INSTRUCTION :: Render the listing as a Markdown table with the columns "Row" and "Line", numbering each row and omitting blank lines. Begin at the start of the listing and stop after the line that contains "Wrapping results in".

--- DATA IN THIS EXERCISE ---

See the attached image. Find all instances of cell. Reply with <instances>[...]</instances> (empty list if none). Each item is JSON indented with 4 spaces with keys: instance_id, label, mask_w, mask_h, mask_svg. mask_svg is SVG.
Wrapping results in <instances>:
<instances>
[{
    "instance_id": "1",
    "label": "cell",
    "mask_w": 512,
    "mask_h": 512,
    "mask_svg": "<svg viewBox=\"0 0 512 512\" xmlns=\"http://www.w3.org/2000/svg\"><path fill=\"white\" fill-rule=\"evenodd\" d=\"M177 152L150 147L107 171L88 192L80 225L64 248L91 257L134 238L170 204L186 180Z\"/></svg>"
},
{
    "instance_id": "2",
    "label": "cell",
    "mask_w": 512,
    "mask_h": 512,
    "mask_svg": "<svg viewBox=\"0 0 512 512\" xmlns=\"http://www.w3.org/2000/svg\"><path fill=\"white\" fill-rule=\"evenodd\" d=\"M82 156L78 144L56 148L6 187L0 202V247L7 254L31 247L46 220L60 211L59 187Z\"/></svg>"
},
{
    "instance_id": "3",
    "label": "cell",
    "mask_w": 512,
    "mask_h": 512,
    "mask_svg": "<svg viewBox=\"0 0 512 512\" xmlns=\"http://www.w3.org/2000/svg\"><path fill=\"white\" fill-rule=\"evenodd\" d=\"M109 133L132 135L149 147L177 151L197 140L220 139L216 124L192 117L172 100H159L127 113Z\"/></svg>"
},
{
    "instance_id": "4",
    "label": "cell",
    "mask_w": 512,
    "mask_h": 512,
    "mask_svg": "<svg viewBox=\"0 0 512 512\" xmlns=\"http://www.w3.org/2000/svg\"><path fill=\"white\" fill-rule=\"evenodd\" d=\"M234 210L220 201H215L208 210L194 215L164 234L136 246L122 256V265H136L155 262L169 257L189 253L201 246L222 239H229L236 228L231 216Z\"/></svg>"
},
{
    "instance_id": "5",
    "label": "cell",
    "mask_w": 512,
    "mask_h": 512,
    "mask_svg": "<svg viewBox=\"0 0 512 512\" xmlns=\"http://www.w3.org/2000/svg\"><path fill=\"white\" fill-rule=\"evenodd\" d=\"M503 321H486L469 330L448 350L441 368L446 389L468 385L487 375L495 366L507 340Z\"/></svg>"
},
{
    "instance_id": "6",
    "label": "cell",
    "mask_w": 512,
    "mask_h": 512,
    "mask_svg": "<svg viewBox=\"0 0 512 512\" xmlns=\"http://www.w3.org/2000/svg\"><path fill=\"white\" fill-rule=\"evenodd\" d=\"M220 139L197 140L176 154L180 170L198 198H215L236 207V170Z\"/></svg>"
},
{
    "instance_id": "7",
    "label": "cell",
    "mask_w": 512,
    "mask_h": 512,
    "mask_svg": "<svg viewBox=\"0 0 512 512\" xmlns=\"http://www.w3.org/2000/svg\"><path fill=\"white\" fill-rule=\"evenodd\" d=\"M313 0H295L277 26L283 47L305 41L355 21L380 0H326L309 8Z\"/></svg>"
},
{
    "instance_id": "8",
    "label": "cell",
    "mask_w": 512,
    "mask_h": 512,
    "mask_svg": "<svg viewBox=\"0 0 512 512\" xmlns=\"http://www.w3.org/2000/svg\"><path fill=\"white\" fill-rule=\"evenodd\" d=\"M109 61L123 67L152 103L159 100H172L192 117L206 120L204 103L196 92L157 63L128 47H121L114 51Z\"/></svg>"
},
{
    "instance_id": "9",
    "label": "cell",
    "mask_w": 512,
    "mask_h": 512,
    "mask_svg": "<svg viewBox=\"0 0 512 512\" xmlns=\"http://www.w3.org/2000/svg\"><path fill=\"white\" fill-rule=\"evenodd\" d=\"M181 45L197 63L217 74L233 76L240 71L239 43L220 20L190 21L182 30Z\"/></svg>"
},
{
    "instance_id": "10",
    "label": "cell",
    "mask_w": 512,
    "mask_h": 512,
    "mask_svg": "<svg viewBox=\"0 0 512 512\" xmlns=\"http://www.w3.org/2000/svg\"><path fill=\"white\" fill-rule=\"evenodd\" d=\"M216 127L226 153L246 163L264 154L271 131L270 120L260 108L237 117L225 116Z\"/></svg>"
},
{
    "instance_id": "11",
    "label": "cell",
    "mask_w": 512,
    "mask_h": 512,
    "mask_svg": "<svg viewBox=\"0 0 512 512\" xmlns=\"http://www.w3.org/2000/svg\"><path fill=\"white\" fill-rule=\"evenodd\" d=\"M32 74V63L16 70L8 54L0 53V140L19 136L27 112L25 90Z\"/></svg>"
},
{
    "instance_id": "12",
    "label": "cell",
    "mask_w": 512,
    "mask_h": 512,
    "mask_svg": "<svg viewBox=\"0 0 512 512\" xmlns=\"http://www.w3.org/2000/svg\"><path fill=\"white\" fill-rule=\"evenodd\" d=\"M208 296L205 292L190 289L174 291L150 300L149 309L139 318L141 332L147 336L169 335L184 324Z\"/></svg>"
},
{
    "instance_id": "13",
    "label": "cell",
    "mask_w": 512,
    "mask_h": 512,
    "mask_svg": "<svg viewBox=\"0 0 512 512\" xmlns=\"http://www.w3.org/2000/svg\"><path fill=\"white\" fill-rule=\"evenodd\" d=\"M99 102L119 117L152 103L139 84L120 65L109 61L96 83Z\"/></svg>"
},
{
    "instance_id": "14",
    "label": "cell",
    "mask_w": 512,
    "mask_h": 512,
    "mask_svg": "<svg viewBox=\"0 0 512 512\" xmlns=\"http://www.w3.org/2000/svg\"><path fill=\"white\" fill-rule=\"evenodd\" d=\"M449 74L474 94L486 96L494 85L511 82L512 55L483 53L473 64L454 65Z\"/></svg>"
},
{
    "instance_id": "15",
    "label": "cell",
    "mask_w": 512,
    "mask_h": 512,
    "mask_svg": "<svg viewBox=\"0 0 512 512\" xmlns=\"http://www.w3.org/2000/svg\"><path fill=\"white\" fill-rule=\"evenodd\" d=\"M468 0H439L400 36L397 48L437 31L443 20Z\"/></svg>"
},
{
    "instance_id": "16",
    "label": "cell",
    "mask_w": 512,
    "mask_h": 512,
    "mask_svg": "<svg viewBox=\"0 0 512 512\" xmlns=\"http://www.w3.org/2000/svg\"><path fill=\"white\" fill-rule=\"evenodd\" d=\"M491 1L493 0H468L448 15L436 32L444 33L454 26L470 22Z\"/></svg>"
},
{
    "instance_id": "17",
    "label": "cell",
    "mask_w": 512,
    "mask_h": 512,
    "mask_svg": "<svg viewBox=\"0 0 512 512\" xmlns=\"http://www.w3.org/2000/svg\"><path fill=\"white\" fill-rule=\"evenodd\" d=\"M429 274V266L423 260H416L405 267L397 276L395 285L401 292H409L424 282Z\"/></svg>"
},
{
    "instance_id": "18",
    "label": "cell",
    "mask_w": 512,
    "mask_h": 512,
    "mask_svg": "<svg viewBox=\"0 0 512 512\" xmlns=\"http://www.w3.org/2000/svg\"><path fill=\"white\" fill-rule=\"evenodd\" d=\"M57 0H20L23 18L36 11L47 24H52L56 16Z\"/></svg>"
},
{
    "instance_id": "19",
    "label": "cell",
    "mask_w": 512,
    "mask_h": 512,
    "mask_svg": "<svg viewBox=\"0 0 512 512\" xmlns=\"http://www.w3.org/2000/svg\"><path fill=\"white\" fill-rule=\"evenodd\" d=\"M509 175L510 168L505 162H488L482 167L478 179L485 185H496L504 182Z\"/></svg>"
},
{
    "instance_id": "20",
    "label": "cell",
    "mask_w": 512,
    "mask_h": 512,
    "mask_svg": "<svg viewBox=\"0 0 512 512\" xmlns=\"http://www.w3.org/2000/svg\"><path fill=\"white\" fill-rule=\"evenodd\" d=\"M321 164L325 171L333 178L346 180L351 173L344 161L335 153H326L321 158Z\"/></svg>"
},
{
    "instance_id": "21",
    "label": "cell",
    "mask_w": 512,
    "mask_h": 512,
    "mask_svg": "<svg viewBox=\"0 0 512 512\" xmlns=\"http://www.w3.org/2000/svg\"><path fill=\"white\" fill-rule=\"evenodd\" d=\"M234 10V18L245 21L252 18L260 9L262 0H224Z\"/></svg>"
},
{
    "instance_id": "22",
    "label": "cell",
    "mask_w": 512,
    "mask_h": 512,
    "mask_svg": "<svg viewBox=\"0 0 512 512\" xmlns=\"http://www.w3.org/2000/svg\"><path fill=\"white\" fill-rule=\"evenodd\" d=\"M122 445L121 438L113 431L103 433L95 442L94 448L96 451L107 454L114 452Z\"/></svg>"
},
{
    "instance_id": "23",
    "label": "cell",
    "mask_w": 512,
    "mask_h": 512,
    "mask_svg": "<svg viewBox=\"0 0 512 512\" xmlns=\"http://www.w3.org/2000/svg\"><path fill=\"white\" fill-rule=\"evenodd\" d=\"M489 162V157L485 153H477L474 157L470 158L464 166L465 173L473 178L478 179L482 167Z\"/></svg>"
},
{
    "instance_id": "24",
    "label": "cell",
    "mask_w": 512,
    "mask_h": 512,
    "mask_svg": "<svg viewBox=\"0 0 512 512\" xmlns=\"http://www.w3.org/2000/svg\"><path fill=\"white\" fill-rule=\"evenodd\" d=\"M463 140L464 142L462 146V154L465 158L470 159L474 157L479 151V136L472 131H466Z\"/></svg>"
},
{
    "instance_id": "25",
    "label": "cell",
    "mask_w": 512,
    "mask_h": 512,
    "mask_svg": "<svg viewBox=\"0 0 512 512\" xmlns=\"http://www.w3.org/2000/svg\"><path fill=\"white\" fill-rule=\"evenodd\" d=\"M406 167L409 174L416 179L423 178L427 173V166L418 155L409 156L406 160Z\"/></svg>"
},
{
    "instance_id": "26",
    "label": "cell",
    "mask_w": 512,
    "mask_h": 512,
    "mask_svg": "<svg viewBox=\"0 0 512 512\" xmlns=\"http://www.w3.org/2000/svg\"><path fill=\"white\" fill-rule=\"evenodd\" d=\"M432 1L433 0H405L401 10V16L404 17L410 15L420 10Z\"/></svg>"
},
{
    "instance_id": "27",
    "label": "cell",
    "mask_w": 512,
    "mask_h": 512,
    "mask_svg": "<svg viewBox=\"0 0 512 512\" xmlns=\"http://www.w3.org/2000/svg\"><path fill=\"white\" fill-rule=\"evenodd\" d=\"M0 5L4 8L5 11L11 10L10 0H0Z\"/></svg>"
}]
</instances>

---

FULL OUTPUT ::
| Row | Line |
|---|---|
| 1 | See the attached image. Find all instances of cell. Reply with <instances>[...]</instances> (empty list if none). Each item is JSON indented with 4 spaces with keys: instance_id, label, mask_w, mask_h, mask_svg. mask_svg is SVG. |
| 2 | Wrapping results in <instances>: |